Kfz- und Atemschutzwerkstatt, Schlauchwaschanlage und Schlauchturm, schließlich die Kreisfeuerwehrausbildung einschließlich Atemschutzübungsstrecke – was sich in den Räumen der Feuerwehrtechnischen Zentrale an der Rehwiese gut untergebracht wird, ist vor allem eine Pflichtaufgabe des Landkreises nach dem Brandschutzgesetz. Regelmäßig muss die Feuerwehrtechnik kontrolliert werden, damit sie im Ernstfall funktioniert. Das war in der Vergangenheit wegen Personalknappheit nicht immer möglich. Die Kommission hat das eindrucksvoll belegen können. Deshalb gibt es um die Aufstockung des Personals – die Stelle des Kreisschirrmeisters wird wieder besetzt, eine weitere Stelle, so die Empfehlung des Fachausschusses, eingerichtet – keine Diskussion.

Asche sieht Beratungsbedarf

Und auch der Erhalt der Feuerwehrtechnischen Zentrale ist unabdingbar. Kooperationen mit den Gemeinden sind zwar erwünscht, eine Verlagerung zum Beispiel nach Brakel, Northeim oder Emmerthal aber nicht möglich: Die Entfernungen für die ehrenamtlichen Feuerwehren, die ihre Schläuche dort waschen lassen müssten, ihre Pressluftatmer auffüllen und Gerät und Anzüge überprüfen lassen müssten, zu groß.

Diskutiert wird ein anderer Punkt. Arbeitsabläufe in der Feuerwehrtechnischen Zentrale ließen sich vereinfachen. „Eine Reduzierung der Typenvielfalt ließ sich in der Vergangenheit nicht erreichen, weil die Gemeinden im Zuge der Selbstverwaltung ortsspezifische Wünsche und Vorlieben für bestimmte Marken und Typen gepflegt haben und Ausschreibungen von Fall zu Fall zur Beschaffung unterschiedlicher Gerätemarken führten“, schreibt die Kommission in ihren Bericht.

Sie kommt, auch vor dem Hintergrund bevorstehender Großprojekte wie Digitalfunk und Digitale Alarmierung zu der Empfehlung: „Das System der schlüsselmäßigen Weitergabe der Feuerschutzsteuer sollte revidiert werden.“ Die spezifizierte Mittelbewilligung hat es im Kreis schon einmal gegeben – 40 Prozent gab es für den Kauf eines Tragkraftspritzenfahrzeuges, 60 Prozent für Großfahrzeuge, so Holzmindens Stadtbrandmeister Helmut Schneider.

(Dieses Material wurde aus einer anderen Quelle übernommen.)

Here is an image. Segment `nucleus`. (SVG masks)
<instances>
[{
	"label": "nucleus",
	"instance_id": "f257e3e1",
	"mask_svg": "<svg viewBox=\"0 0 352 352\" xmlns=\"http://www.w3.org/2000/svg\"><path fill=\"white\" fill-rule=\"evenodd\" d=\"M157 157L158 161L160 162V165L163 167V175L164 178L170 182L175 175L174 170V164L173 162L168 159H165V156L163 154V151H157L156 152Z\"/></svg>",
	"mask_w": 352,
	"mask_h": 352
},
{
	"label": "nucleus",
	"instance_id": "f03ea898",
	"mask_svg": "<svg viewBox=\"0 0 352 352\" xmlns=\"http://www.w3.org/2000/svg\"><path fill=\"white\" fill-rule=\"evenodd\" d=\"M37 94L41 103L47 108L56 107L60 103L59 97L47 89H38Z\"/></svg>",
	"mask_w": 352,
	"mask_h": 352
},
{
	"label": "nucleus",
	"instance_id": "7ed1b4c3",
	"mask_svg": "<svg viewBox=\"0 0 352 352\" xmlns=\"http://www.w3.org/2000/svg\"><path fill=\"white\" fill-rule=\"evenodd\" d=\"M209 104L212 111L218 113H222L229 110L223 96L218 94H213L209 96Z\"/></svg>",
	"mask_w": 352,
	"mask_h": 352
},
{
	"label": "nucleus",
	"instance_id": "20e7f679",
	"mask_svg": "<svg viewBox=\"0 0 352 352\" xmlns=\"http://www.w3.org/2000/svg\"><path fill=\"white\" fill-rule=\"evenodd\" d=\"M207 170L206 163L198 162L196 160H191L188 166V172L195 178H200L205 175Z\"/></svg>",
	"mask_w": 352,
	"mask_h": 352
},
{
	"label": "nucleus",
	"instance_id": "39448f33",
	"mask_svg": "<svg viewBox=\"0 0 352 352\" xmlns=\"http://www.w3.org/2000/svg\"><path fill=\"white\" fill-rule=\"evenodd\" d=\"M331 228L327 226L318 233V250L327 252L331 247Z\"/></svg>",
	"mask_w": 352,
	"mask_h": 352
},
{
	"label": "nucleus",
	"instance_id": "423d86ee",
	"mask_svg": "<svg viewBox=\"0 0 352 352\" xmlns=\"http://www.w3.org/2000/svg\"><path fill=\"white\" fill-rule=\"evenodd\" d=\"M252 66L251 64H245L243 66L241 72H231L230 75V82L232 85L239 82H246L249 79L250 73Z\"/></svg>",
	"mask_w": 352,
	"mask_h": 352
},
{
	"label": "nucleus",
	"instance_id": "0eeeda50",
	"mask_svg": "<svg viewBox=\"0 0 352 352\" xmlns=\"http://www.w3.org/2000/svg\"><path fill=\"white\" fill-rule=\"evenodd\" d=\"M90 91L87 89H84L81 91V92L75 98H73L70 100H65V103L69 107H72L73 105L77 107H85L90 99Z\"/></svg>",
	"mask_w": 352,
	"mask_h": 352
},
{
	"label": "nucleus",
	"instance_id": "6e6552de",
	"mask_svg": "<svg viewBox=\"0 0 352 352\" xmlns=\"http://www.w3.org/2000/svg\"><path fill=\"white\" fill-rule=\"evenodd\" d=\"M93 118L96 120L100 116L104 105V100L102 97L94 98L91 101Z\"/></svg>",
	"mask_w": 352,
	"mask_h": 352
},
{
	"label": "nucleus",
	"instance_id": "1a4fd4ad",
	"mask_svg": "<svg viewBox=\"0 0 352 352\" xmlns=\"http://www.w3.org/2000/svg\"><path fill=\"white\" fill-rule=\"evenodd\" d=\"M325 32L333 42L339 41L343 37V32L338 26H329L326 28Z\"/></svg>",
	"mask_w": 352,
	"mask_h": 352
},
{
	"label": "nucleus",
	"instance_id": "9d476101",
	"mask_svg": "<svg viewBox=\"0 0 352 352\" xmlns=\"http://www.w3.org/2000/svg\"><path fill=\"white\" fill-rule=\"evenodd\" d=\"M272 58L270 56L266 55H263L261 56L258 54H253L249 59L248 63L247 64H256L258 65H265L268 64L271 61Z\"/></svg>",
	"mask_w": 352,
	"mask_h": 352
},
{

Und auch Hameln hat gute Erfahrungen damit gemacht. „Durch gemeinsame Beschaffungen in größeren Stückzahlen ließen sich erheblich verringerte Beschaffungskosten erwarten“, steht in den Empfehlungen.

Denen aber kann der Feuerschutzausschuss – noch – nicht folgen. Für Andreas Fischer (SPD) ist das Konzept noch nicht ausgereift, Eberhard Asche (CDU) sieht noch großen Beratungsbedarf.